Zawsze gotowi by nieść pomoc
Dramatyczne sceny rozegrały się nieopodal Kina Centrum w Jastrzębiu-Zdroju. Gdyby nie funkcjonariuszka jastrzębskiego zakładu karnego, która znalazła się tam przypadkiem, niemowlę mogłoby się udusić. Z relacji rodziców wynika, że dziecko w trakcie robienia przez nich zakupów zakrztusiło się i zaczęło mieć problemy z oddychaniem. Wtedy na pomoc ruszyła kpt. Agnieszka Lewandowska. Gdy mama dziecka wykonywała połączenie na numer alarmowy, kpt. Lewandowska przystąpiła do udzielania pierwszej pomocy. Rozebrała dziecko z kombinezonu, podtrzymując główkę, ułożyła je głową w dół na kolanach i dłonią złożoną w łódeczkę zaczęła uderzać okolice międzyłopatkowe.
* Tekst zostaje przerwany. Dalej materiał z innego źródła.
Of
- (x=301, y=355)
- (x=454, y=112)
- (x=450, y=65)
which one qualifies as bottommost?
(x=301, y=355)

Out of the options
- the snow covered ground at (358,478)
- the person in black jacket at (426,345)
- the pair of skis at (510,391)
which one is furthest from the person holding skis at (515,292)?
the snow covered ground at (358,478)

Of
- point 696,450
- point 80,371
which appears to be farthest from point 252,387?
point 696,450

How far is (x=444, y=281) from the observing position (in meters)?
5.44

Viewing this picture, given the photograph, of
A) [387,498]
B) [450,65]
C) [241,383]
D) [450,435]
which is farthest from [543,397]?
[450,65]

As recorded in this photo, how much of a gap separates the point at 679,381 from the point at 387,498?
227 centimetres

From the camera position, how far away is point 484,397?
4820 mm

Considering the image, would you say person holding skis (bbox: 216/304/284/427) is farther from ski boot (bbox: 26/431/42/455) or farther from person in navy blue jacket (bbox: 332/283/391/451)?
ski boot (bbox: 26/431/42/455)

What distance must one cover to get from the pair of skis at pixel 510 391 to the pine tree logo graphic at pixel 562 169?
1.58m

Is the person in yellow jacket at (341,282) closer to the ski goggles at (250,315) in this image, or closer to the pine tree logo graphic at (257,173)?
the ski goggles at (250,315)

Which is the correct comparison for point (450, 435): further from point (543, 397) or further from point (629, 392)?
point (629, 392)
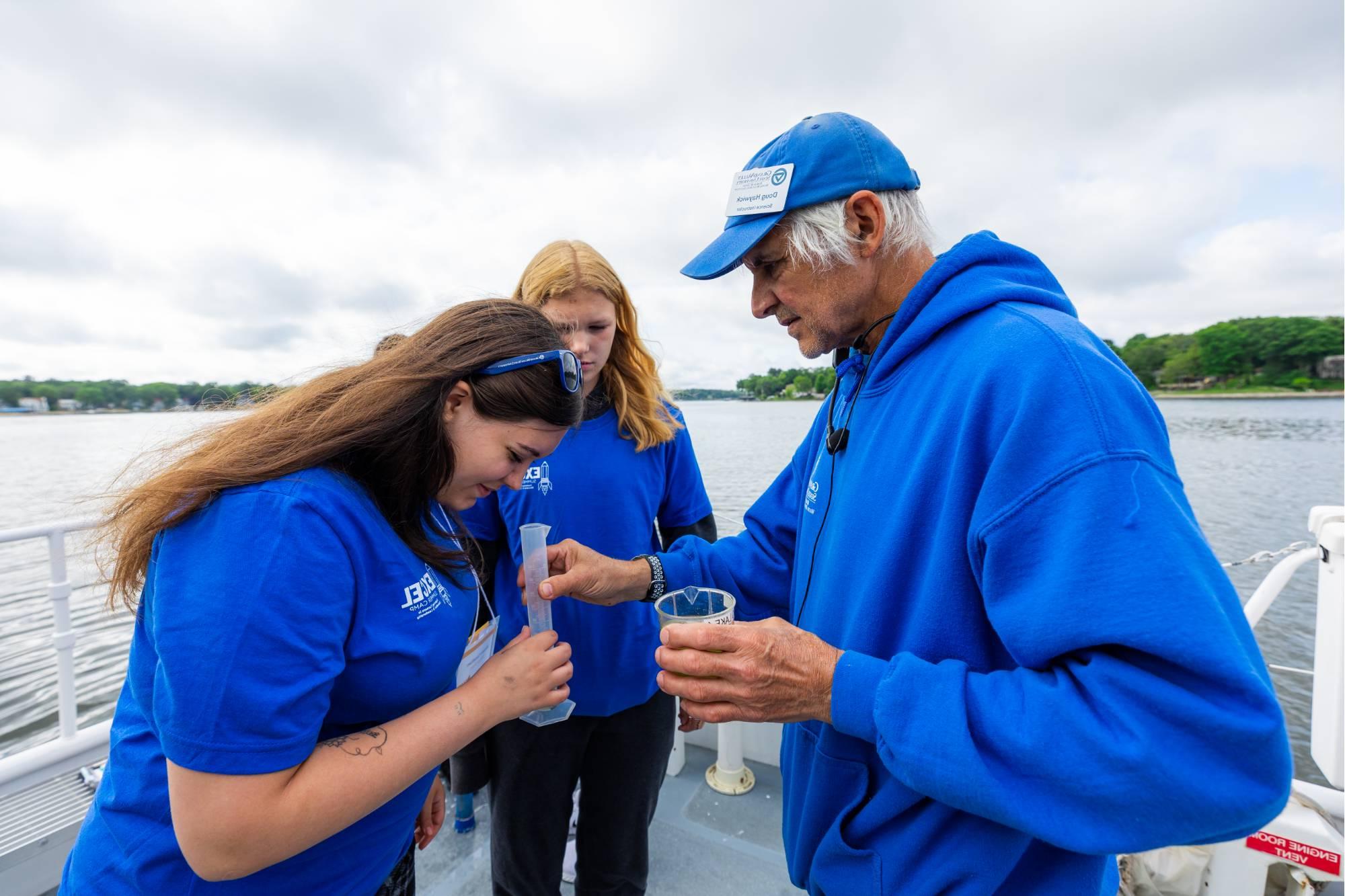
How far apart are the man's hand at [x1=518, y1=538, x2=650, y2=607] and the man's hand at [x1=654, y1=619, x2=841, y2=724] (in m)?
0.68

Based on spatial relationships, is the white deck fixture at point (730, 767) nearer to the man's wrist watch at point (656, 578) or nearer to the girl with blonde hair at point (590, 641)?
the girl with blonde hair at point (590, 641)

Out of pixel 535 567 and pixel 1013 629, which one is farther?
pixel 535 567

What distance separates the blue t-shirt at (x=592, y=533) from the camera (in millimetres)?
1882

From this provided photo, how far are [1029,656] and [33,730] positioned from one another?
7640mm

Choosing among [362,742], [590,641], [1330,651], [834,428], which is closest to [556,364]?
[834,428]

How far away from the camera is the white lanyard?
130cm

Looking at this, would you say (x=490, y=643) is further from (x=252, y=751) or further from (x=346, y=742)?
(x=252, y=751)

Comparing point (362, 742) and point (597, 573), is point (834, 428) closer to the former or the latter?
point (597, 573)

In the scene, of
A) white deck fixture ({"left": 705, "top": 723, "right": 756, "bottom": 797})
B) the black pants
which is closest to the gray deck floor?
white deck fixture ({"left": 705, "top": 723, "right": 756, "bottom": 797})

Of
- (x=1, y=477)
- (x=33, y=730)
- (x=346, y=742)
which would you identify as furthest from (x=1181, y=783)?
(x=1, y=477)

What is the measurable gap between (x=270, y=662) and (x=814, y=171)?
1.20 metres

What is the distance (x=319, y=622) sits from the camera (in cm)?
92

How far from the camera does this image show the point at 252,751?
2.77 feet

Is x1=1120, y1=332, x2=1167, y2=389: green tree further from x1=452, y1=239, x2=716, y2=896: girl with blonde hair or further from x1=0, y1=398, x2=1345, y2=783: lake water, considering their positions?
x1=452, y1=239, x2=716, y2=896: girl with blonde hair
W oczekiwaniu na przyjazd pogotowia ratunkowego po zakończeniu udzielania pomocy i zabezpieczeniu dziecka, pomagała uspokoić zestresowanych rodziców.
O całym zdarzeniu nie zamierzała informować nikogo poza bliskimi, a splot wydarzeń spowodował, że rodzice niemowlęcia ustalili tożsamość osoby udzielającej pomocy. Tą osobą okazała się funkcjonariuszka Zakładu Karnego w Jastrzębiu-Zdroju. O wypadku oraz zachowaniu starszego wychowawcy działu penitencjarnego kpt. Agnieszki Lewandowskiej postanowili poinformować Dyrektora jednostki penitencjarnej.
Prywatnie kpt. Agnieszka Lewandowska jest matką dwójki dzieci. Jak sama wspomina, podobna sytuacja spotkała ją całkiem niedawno, wówczas musiała udzielić pierwszej pomocy własnemu dziecku. Przydała się wtedy wiedza zdobyta podczas szkoleń pierwszej pomocy przedmedycznej realizowanych w Służbie Więziennej oraz szkolenia samodoskonalące, które podejmowała w czasie wolnym od służby.